EXERCISE 1:
In the passage on the dog's ileal lesion, what kind of foreign body was removed through enterotomy, and how long was it?
EXERCISE 2:
Retype the stretch of the passage on the dog's ileal lesion from "Symmetric hypoechoic wall" through "partially obstructive pattern.".

Symmetric hypoechoic wall thickening (measuring 7 mm) of the ileum, associated with a complete loss of the normal wall layering (Figure 3) is evident on abdominal ultrasonography. The lesion is approximately 5 cm in length. A hyperechoic linear structure with acoustic shadowing and without reverberation is apparent in the lumen of the affected intestine. Proximal to the lesion site, the intestinal loop is moderately distended with a fluid pattern. Colic lymph nodes are enlarged (thickness, 2.2 cm). Differential diagnoses on the basis of radiographic and ultrasonographic findings include intestinal neoplasia, segmental enteritis, and linear foreign body associated with a partially obstructive pattern.
Comments
Luminal narrowing proximal to the ileocolic junction, dilated jejunum, and corrugated ascending colon were the main radiographic findings on gastrointestinal contrast series in this dog. Radiographically, dilation of the intestine may be detected proximal to a foreign body obstruction as well as intramural masses or extramural compression causing mechanical intestinal obstruction.1 Furthermore, focal wall thickening as a result of severe inflammation may reduce the intestinal lumen and create a distension proximal to the site of a lesion.1–3 Corrugation (or thumbprinting) of the intestinal wall is a radiographic finding that may be present with several intestinal and abdominal disorders2; this feature has been reported with pancreatitis, enteritis, lymphoma, and ischemia secondary to thrombosis.2
Inflammatory disease of the small intestine may create luminal narrowing secondary to muscular irritability and spasm of the circular muscle. Ultrasonography is useful when findings on survey radiographs and gastrointestinal radiographic contrast study are not conclusive. High-frequency ultrasonography is recommended for evaluation of intestinal wall thickness, wall layering, symmetry, extension, distribution of intestinal lesions, and involvement of regional lymph nodes.
Ileal wall thickening (7 mm) and the regional lymphadenopathy (thickness, 2.2 cm) of our dog are findings that overlapped the reported common features of enteritis and intestinal neoplasia.3 Intestinal foreign body has been reported to cause intestinal wall thickening and loss of layering.1
In this dog, the linear hyperechoic interface with a strong shadowing in the lumen of the affected intestine and the presence of a fluid pattern proximal to the site of the lesion on ultrasonography were consistent with a foreign body. On exploratory celiotomy, a thickening of the ileum extending from 5 cm proximally to the ileocolic junction associated with an enlargement of the colic lymph nodes was found. A 5-cm-long linear foreign body (rubber foreign body) was found in the intestinal lumen and removed through enterotomy. No other abnormalities of the small and large intestine were found.

[Stored items]
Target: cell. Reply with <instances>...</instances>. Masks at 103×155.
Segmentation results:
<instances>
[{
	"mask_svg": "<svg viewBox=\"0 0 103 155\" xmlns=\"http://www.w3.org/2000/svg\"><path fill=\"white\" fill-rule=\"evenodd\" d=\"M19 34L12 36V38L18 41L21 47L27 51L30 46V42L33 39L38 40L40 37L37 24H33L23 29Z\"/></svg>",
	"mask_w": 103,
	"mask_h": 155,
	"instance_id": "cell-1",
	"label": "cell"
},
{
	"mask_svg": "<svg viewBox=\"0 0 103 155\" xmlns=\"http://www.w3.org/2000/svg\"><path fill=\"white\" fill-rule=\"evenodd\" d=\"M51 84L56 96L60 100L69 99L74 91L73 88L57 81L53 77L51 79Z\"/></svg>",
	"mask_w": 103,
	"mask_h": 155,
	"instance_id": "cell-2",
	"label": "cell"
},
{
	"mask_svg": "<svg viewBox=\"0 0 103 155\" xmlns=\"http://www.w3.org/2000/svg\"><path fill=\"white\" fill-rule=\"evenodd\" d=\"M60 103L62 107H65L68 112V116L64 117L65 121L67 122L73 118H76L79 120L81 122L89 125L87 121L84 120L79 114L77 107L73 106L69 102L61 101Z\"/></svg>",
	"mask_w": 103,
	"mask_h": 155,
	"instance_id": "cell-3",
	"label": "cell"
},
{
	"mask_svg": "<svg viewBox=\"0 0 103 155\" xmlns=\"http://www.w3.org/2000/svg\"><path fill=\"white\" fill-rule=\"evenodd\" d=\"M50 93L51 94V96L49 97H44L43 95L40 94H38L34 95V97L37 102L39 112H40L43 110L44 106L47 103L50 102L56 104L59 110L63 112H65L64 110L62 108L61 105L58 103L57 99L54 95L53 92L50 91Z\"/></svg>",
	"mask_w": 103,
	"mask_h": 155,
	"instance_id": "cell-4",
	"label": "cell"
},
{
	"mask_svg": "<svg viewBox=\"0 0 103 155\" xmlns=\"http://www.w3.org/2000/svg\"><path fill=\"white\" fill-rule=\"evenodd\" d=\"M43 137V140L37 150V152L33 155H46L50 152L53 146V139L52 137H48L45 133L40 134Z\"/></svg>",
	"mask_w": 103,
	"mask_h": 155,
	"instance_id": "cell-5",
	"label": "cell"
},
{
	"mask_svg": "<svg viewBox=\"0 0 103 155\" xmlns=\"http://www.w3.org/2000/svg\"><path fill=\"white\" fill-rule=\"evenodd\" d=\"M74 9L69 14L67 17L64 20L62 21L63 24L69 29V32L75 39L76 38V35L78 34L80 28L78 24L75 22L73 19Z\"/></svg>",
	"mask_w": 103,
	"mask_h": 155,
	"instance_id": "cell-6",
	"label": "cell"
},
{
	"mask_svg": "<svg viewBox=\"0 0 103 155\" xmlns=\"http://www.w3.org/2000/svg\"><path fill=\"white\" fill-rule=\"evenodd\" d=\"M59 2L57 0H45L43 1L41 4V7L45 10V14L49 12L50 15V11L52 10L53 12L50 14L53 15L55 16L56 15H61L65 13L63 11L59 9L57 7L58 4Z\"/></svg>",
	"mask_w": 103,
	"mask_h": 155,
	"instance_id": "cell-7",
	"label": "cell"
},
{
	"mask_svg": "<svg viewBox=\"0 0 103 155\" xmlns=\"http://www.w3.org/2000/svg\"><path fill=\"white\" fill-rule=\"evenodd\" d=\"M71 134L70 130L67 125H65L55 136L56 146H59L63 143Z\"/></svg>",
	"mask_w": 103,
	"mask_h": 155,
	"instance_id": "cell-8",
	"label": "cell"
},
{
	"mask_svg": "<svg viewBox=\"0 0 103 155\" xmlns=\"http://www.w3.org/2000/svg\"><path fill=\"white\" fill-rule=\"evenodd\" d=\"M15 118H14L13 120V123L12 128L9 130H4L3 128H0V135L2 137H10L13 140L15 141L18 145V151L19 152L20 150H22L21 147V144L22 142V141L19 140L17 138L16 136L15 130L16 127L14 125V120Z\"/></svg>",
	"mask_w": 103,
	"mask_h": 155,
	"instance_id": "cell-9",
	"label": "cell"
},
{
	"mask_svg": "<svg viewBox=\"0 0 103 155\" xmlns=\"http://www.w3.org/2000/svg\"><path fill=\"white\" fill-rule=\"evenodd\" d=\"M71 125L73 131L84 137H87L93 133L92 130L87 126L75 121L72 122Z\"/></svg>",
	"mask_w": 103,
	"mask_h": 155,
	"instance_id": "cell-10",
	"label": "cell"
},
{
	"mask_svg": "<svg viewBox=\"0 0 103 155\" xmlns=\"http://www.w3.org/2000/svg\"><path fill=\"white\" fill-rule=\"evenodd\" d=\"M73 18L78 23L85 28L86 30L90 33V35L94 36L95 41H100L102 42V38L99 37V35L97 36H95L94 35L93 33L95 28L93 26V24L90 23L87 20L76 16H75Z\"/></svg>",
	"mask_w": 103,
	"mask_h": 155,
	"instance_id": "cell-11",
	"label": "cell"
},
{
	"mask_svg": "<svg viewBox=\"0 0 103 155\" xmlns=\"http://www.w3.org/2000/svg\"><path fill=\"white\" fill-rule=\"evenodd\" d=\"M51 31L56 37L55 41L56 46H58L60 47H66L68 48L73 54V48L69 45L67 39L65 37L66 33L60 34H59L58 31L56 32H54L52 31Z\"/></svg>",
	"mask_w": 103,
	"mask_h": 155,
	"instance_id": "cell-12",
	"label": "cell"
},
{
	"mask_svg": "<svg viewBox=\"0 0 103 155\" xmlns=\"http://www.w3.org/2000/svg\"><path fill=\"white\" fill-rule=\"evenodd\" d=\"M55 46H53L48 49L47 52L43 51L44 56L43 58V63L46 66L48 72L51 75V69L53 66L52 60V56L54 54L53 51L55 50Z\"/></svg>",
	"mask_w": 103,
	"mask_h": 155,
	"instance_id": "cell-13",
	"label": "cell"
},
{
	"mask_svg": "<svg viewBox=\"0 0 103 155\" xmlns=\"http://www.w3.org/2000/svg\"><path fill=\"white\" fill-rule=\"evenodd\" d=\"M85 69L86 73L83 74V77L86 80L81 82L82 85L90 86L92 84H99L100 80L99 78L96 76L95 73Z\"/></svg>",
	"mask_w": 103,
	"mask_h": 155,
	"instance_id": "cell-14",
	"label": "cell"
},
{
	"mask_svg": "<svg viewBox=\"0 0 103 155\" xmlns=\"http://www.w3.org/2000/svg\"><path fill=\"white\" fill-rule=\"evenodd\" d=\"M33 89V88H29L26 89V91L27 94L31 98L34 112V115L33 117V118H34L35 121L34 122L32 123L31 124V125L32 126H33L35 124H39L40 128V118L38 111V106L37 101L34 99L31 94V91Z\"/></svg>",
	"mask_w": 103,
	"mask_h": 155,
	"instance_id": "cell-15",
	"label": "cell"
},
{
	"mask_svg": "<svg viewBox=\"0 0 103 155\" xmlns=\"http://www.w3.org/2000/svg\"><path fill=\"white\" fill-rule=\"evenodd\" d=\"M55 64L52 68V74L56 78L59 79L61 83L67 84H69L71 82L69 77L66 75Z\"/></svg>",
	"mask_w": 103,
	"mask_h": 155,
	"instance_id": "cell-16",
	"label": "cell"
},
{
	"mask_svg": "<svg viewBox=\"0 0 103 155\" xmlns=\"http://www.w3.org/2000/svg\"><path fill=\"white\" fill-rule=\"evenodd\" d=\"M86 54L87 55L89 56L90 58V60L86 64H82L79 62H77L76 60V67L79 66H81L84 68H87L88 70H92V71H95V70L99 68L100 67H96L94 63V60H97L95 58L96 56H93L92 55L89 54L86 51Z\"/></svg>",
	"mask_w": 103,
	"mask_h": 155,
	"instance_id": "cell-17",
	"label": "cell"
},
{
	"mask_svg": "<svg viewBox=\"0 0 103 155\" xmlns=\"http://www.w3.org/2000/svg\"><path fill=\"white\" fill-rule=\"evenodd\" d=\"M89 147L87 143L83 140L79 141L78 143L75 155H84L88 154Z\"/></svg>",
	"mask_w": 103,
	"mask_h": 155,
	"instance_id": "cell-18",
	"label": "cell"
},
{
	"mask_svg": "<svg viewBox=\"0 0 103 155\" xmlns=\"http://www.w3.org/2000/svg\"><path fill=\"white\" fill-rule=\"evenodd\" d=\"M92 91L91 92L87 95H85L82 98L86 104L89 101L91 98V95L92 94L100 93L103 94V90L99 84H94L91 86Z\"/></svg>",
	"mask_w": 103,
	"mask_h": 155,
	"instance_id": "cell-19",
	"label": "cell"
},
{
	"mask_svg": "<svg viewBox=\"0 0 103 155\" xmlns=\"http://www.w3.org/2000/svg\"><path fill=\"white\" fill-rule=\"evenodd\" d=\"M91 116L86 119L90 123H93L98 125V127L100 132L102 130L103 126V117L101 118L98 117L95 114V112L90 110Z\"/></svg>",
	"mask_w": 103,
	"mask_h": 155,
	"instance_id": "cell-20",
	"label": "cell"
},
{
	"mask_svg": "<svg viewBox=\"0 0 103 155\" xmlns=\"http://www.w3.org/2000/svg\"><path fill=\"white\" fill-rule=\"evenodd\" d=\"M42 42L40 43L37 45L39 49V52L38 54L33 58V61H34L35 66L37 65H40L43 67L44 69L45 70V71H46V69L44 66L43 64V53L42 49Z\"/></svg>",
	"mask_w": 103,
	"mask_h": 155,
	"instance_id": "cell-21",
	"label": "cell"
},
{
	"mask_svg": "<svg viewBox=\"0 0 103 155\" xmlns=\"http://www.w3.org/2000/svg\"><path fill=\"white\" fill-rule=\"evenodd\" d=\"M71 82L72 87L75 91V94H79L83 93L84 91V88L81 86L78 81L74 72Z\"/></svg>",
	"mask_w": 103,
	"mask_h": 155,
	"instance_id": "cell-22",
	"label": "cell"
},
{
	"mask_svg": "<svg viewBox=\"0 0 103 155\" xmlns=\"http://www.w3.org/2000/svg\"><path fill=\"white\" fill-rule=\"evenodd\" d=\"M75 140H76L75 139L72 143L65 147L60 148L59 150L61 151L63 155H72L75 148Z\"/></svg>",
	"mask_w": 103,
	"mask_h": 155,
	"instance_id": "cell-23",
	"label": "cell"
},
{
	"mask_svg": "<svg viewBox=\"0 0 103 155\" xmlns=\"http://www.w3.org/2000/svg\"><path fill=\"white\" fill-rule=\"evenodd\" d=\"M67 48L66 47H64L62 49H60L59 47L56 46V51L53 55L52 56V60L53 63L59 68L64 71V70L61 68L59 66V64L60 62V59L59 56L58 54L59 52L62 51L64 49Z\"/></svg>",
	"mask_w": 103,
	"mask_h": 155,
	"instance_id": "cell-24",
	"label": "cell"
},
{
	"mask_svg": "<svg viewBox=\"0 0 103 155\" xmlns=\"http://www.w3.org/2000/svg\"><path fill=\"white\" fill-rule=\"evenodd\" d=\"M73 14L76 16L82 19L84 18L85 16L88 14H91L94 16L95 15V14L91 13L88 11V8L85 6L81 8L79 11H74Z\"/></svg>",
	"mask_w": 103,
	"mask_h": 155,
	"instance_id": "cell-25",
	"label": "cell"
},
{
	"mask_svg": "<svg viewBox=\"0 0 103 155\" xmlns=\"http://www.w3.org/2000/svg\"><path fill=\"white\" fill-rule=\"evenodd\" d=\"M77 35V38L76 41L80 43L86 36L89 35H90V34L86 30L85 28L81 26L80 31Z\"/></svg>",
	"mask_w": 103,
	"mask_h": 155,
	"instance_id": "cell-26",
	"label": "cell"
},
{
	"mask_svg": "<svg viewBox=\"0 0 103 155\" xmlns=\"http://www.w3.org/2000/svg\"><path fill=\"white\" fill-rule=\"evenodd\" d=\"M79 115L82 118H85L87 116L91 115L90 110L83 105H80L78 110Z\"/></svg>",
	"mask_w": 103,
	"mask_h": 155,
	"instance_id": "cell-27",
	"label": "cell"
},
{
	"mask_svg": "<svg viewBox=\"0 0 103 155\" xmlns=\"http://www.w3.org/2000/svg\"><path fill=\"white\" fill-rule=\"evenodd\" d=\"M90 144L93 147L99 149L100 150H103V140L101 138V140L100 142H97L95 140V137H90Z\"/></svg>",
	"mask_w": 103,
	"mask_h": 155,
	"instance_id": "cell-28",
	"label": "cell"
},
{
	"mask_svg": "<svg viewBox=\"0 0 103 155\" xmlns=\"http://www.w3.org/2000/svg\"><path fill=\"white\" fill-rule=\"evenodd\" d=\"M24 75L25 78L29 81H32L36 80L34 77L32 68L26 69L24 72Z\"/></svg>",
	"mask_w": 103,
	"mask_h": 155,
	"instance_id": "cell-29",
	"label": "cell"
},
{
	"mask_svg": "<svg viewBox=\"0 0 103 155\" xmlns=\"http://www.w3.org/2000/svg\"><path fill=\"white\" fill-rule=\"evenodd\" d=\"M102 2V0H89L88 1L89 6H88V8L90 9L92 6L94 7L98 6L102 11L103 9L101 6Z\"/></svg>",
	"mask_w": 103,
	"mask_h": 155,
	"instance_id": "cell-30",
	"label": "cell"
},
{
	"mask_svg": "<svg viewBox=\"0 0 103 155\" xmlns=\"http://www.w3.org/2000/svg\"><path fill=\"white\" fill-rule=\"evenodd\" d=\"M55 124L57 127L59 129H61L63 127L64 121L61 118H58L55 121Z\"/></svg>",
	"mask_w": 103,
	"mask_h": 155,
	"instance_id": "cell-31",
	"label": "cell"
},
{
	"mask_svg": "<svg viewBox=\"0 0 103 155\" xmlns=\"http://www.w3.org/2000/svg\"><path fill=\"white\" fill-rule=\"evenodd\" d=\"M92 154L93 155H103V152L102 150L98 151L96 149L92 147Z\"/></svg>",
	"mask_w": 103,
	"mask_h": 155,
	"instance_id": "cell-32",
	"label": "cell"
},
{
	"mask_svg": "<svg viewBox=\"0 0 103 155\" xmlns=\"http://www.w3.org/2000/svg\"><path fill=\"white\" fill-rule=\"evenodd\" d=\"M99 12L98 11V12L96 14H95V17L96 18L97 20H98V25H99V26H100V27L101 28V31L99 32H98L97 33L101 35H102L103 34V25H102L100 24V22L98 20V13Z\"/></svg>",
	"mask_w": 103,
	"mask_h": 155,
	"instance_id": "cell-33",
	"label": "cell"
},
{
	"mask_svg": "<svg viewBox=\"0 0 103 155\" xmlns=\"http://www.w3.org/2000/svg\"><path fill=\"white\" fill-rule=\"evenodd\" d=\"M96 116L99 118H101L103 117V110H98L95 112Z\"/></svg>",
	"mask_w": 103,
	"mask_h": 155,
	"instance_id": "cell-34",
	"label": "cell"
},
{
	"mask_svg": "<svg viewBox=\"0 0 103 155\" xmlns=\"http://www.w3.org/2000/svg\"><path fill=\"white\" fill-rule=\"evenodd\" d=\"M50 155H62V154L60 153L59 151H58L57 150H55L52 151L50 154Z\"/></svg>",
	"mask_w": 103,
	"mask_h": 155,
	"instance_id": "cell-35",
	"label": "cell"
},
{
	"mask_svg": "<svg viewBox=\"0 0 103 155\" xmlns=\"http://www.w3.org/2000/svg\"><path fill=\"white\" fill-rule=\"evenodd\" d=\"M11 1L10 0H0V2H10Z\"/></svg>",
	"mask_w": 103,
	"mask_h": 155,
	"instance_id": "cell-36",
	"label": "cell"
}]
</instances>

OUTPUT 1:
A 5-cm-long linear rubber foreign body.

OUTPUT 2:
Symmetric hypoechoic wall thickening (measuring 7 mm) of the ileum, associated with a complete loss of the normal wall layering (Figure 3) is evident on abdominal ultrasonography. The lesion is approximately 5 cm in length. A hyperechoic linear structure with acoustic shadowing and without reverberation is apparent in the lumen of the affected intestine. Proximal to the lesion site, the intestinal loop is moderately distended with a fluid pattern. Colic lymph nodes are enlarged (thickness, 2.2 cm). Differential diagnoses on the basis of radiographic and ultrasonographic findings include intestinal neoplasia, segmental enteritis, and linear foreign body associated with a partially obstructive pattern.